WHAT THE TASK ASKS: Reproduce the data that follows in its entirety, character for character.

•••••

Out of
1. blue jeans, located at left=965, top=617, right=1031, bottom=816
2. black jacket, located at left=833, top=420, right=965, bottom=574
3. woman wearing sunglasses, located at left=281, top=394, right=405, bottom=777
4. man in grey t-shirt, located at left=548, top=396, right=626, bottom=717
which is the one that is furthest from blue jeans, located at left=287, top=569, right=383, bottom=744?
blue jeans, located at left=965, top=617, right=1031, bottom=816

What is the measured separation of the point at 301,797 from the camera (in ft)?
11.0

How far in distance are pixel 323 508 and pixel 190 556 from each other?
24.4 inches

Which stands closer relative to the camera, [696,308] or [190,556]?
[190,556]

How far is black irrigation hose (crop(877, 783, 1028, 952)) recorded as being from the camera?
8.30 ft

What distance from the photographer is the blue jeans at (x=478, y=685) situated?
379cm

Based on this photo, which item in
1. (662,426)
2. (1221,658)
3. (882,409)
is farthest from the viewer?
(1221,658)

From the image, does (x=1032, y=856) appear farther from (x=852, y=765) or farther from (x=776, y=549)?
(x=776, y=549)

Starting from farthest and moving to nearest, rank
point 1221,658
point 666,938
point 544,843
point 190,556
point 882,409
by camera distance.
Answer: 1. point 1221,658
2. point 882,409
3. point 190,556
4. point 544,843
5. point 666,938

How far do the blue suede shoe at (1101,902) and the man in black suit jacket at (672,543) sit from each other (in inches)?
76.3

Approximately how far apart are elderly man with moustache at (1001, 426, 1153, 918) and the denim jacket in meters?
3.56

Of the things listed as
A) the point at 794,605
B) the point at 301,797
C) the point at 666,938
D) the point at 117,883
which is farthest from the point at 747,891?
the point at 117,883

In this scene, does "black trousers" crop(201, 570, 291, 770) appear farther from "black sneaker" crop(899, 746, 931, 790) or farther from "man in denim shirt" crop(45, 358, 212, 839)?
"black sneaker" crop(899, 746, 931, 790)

•••••

RESULT OF THE TASK:
Out of
1. blue jeans, located at left=965, top=617, right=1031, bottom=816
2. black jacket, located at left=833, top=420, right=965, bottom=574
3. woman wearing sunglasses, located at left=281, top=394, right=405, bottom=777
4. man in grey t-shirt, located at left=548, top=396, right=626, bottom=717
which is the one that is furthest from blue jeans, located at left=287, top=569, right=383, bottom=744?
blue jeans, located at left=965, top=617, right=1031, bottom=816

What is the measured separation of the point at 301,797 from the camera (in ft)?
11.0

How far in distance are pixel 323 508 and pixel 190 556 from each other?
24.4 inches

Which stands closer relative to the camera, [696,308] or [190,556]?
[190,556]

How far is black irrigation hose (crop(877, 783, 1028, 952)) recorded as being from the camera?
8.30 ft

What distance from the photographer is the blue jeans at (x=478, y=685) situated?
379cm

Based on this photo, which item in
1. (662,426)
2. (1221,658)
3. (882,409)
is farthest from the viewer?
(1221,658)

From the image, does (x=1032, y=856) appear farther from (x=852, y=765) or farther from (x=776, y=549)?
(x=776, y=549)

Starting from farthest and moving to nearest, rank
point 1221,658
point 666,938
point 544,843
point 190,556
point 882,409
by camera distance.
Answer: 1. point 1221,658
2. point 882,409
3. point 190,556
4. point 544,843
5. point 666,938

How far do the blue suede shoe at (1101,902) and the man in black suit jacket at (672,543) sit from each other (in inches)?
76.3

Approximately how far apart are elderly man with moustache at (1001, 426, 1153, 918) and the denim jacket in meters?
3.56

Of the things listed as
A) the point at 794,605
B) the point at 301,797
C) the point at 666,938
D) the point at 117,883
which is farthest from the point at 747,891?
the point at 117,883

In this scene, does "black trousers" crop(201, 570, 291, 770) appear farther from "black sneaker" crop(899, 746, 931, 790) or farther from "man in denim shirt" crop(45, 358, 212, 839)?
"black sneaker" crop(899, 746, 931, 790)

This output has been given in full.